- _Tasks to perform_
**1)** Translate this sentence from the report on the Butler County aging budget into Spanish: "The department also asked to expand a small county-run homemaker program from providing services to 18 participants to 20."
**2)** Reproduce the passage of the report on the Butler County aging budget from "Butler County's Department" to "for state services.", word for word.
**3)** According to the report on the Butler County aging budget, how long are the waiting lists for the state-funded Senior Care Act services?

Butler County's Department of Aging presented its 2026 budget recommendations at the July 8 workshop, asking targeted increases to senior-center funding and a small expansion of a county homemaker program to assist residents on waiting lists for state services.
Aging director Crystal told commissioners the department successfully expanded programming and partnerships after COVID, and that senior centers in Andover, El Dorado and Augusta have shown significant growth. The department recommended $2,000 increases for larger centers and $200 increases for smaller centers, with a larger increase proposed for the Andover Senior Center to bring it closer to funding parity with El Dorado and Augusta based on recent performance.
The department also asked to expand a small county-run homemaker program from providing services to 18 participants to 20. That program serves as a stopgap for people waiting on the state-funded Senior Care Act services (waiting lists of three to six months); the program helps keep people at home and avoid nursing-home placement. Crystal said workforce-development grant funds provided one-time training and other supports, but that the majority of senior-center funding and many grants remain stagnant year-to-year, requiring the department to cover staff salary increases from administrative funds if grants do not increase.
Commissioners asked questions about long-term funding and possible performance-based funding approaches; Crystal said she would bring back proposed performance standards after the budget process to consider merit-based allocations in future years.
Ending: Commissioners received the department's budget request and asked staff to return with any proposed performance standards later in the year; no final appropriation was decided at the workshop.

- _Dataset excerpts_

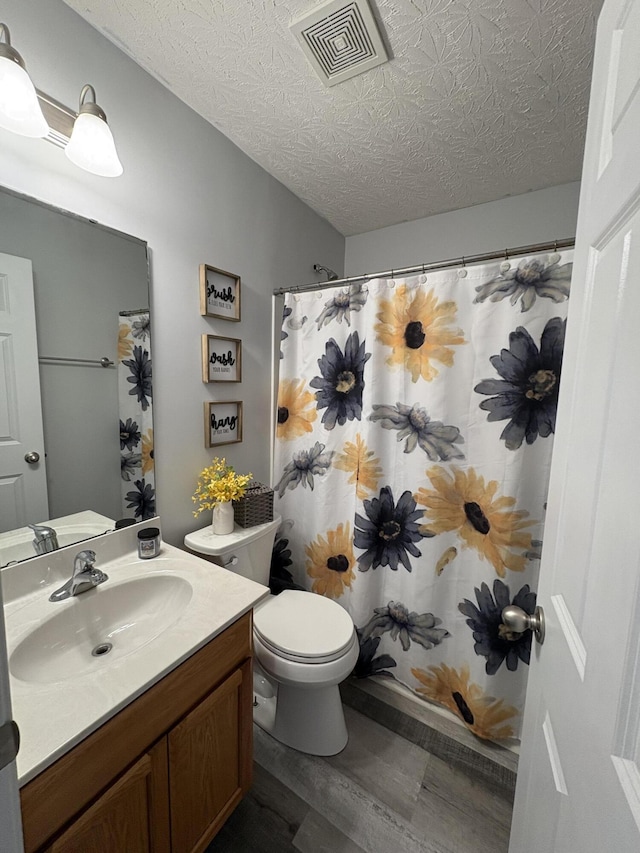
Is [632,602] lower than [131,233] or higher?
lower

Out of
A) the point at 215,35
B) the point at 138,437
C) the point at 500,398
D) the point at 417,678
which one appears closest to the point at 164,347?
the point at 138,437

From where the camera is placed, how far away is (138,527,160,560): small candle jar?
113cm

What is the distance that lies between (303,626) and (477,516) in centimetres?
80

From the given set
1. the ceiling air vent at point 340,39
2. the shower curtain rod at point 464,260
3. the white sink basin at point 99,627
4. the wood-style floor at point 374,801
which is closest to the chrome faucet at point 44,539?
the white sink basin at point 99,627

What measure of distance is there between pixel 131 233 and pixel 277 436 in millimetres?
1052

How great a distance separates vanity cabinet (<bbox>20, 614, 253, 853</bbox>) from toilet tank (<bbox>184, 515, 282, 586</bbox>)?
42 centimetres

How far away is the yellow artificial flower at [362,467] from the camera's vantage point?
4.95ft

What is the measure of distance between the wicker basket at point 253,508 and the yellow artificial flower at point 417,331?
32.1 inches

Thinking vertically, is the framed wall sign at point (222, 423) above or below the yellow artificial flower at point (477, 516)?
above

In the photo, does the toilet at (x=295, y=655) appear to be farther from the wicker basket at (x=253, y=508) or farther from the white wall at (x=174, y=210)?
the white wall at (x=174, y=210)

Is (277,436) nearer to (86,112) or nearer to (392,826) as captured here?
(86,112)

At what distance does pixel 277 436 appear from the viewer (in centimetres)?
179

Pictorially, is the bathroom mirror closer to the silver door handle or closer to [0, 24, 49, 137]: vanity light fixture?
[0, 24, 49, 137]: vanity light fixture

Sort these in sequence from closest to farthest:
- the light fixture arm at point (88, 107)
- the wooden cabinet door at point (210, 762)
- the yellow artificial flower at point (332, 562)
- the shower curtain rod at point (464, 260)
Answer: the wooden cabinet door at point (210, 762) < the light fixture arm at point (88, 107) < the shower curtain rod at point (464, 260) < the yellow artificial flower at point (332, 562)
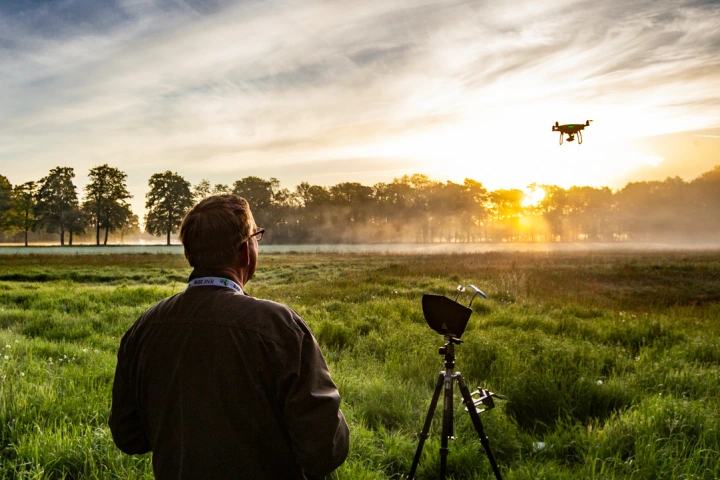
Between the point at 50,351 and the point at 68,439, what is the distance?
3.73 metres

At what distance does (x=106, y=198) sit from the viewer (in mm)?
65812

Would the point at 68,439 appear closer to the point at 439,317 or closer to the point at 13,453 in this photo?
the point at 13,453

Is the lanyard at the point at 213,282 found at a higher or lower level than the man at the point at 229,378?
higher

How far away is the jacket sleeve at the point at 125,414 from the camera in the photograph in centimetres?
192

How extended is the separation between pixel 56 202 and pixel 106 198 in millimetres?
6239

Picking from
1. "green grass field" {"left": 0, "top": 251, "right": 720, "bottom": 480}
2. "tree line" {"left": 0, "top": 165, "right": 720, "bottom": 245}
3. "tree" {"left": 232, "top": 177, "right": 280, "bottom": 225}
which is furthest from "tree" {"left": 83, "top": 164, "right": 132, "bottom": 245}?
"green grass field" {"left": 0, "top": 251, "right": 720, "bottom": 480}

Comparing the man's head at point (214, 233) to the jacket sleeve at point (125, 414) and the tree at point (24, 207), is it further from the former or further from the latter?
the tree at point (24, 207)

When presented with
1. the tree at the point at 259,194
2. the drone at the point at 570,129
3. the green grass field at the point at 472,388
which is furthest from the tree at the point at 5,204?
the drone at the point at 570,129

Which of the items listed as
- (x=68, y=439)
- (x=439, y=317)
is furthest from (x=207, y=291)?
(x=68, y=439)

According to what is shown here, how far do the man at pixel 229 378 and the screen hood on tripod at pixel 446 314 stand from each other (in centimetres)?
139

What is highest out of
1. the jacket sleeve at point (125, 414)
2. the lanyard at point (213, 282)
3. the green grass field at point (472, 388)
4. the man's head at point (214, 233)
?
the man's head at point (214, 233)

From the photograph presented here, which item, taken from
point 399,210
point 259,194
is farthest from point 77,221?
point 399,210

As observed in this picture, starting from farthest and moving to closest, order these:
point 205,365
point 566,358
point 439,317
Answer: point 566,358, point 439,317, point 205,365

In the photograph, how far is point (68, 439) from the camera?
3.79m
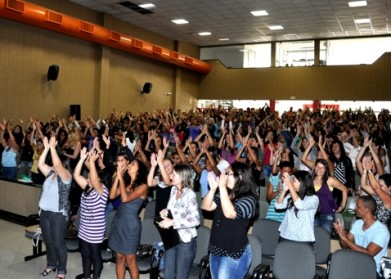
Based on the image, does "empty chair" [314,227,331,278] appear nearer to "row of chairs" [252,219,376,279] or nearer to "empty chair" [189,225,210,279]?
"row of chairs" [252,219,376,279]

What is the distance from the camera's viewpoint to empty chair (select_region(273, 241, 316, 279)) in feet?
12.8

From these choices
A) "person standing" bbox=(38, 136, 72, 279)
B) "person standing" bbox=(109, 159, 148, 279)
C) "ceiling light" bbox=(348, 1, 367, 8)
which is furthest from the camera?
"ceiling light" bbox=(348, 1, 367, 8)

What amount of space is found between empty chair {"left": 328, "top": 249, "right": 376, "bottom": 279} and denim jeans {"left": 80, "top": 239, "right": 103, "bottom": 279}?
2.48m

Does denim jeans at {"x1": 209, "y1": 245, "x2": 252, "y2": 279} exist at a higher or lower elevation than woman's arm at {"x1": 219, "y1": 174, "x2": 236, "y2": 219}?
lower

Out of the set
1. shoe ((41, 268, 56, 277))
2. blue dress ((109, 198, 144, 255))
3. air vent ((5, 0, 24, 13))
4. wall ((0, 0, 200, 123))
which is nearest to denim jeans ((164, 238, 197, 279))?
blue dress ((109, 198, 144, 255))

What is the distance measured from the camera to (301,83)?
66.6ft

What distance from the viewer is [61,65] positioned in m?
15.1

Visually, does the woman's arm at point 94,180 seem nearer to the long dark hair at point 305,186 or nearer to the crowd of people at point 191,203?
the crowd of people at point 191,203

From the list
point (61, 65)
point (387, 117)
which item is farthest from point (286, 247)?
point (61, 65)

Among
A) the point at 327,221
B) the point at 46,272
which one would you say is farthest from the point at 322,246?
the point at 46,272

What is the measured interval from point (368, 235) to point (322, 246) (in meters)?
0.69

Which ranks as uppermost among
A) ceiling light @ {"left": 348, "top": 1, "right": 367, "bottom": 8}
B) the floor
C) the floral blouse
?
ceiling light @ {"left": 348, "top": 1, "right": 367, "bottom": 8}

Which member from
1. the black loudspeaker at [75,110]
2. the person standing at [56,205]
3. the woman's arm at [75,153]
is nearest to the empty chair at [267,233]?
the person standing at [56,205]

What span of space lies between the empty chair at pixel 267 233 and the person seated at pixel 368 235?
928 millimetres
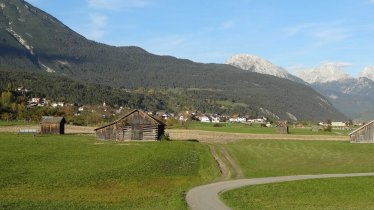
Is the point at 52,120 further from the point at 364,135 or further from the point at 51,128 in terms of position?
the point at 364,135

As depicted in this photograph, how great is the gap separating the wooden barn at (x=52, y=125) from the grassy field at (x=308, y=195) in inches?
3052

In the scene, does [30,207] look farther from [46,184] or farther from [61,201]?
[46,184]

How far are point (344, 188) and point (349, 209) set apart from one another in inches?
432

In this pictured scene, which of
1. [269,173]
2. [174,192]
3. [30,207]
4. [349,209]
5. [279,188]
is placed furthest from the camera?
[269,173]

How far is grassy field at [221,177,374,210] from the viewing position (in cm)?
3522

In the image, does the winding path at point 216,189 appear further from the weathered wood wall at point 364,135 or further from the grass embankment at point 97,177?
the weathered wood wall at point 364,135

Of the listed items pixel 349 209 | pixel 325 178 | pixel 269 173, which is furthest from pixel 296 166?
pixel 349 209

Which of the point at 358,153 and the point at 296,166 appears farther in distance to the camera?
the point at 358,153

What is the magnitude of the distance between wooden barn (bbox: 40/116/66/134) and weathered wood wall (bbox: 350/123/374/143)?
59.4 m

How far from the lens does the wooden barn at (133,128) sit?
10094cm

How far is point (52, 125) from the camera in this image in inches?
4535

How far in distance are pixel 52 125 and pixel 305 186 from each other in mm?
80217

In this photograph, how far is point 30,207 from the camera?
1227 inches

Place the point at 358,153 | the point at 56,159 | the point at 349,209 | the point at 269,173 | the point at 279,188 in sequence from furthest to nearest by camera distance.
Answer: the point at 358,153, the point at 56,159, the point at 269,173, the point at 279,188, the point at 349,209
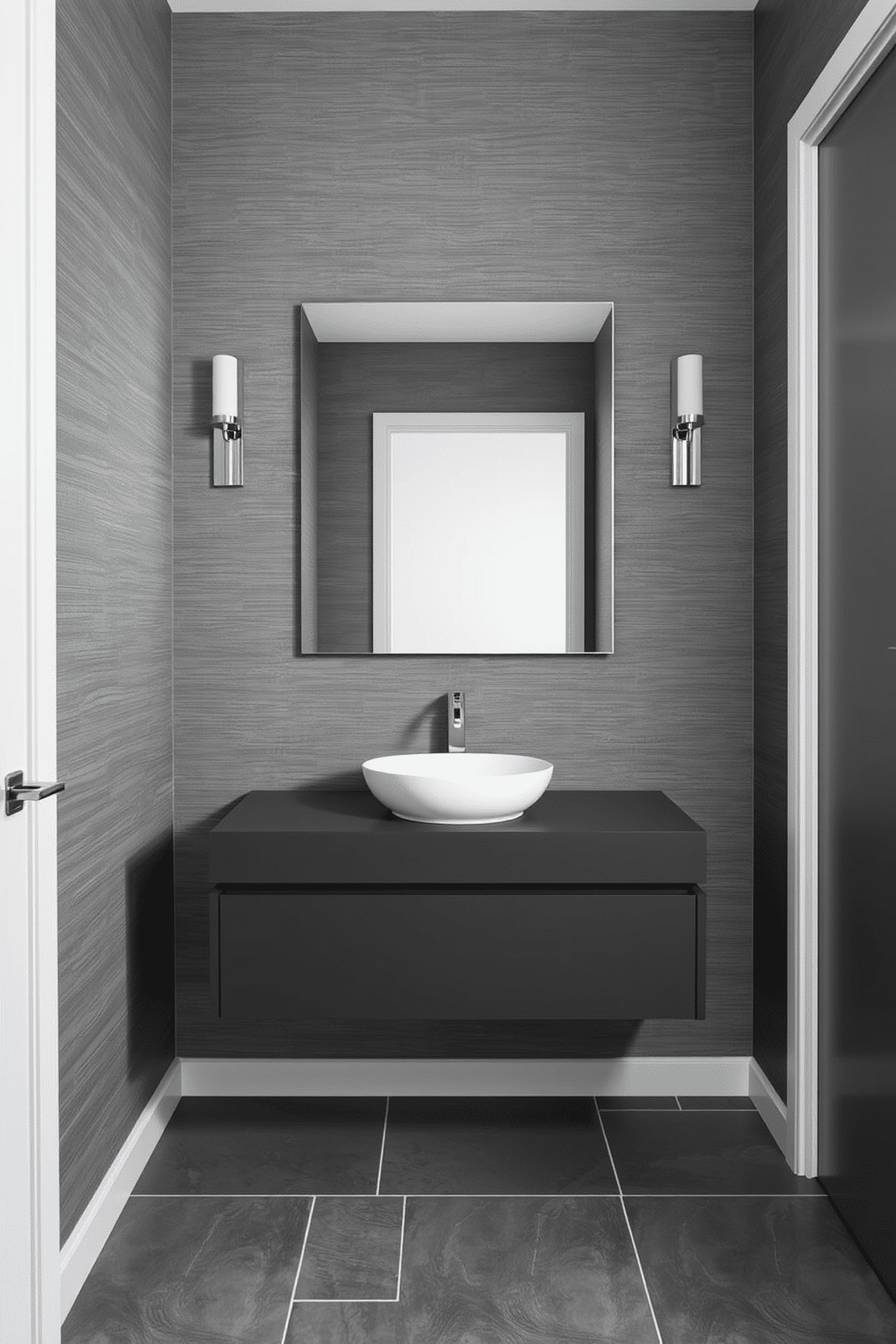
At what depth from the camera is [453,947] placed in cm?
201

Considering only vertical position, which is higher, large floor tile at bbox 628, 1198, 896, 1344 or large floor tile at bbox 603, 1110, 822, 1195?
large floor tile at bbox 603, 1110, 822, 1195

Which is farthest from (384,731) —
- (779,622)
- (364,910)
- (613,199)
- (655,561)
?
(613,199)

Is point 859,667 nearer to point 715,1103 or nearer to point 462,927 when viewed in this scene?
point 462,927

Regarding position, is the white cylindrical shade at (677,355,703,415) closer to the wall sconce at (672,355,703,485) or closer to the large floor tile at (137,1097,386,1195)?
the wall sconce at (672,355,703,485)

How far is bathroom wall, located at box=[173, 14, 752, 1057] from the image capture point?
2.48m

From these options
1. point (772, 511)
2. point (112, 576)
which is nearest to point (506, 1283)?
point (112, 576)

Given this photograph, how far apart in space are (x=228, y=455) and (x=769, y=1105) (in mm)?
2020

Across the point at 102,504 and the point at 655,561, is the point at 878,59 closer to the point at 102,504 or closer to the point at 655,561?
the point at 655,561

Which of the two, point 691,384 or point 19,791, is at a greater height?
point 691,384

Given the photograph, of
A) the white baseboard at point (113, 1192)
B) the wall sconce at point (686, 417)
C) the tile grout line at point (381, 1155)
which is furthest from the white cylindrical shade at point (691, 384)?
the white baseboard at point (113, 1192)

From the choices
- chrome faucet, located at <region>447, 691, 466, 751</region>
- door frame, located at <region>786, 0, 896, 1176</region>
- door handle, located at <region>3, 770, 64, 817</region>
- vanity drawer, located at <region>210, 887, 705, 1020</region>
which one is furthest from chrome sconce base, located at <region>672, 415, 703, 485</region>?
door handle, located at <region>3, 770, 64, 817</region>

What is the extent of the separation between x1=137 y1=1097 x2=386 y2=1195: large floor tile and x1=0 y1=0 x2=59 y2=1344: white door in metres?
0.67

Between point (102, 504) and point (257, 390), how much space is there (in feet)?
2.33

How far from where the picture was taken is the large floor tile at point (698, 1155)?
2.11m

- _Exercise answers_
**1)** El departamento también solicitó ampliar un pequeño programa de servicios domésticos administrado por el condado, para que pase de atender a 18 participantes a 20.

**2)**
Butler County's Department of Aging presented its 2026 budget recommendations at the July 8 workshop, asking targeted increases to senior-center funding and a small expansion of a county homemaker program to assist residents on waiting lists for state services.

**3)** Three to six months.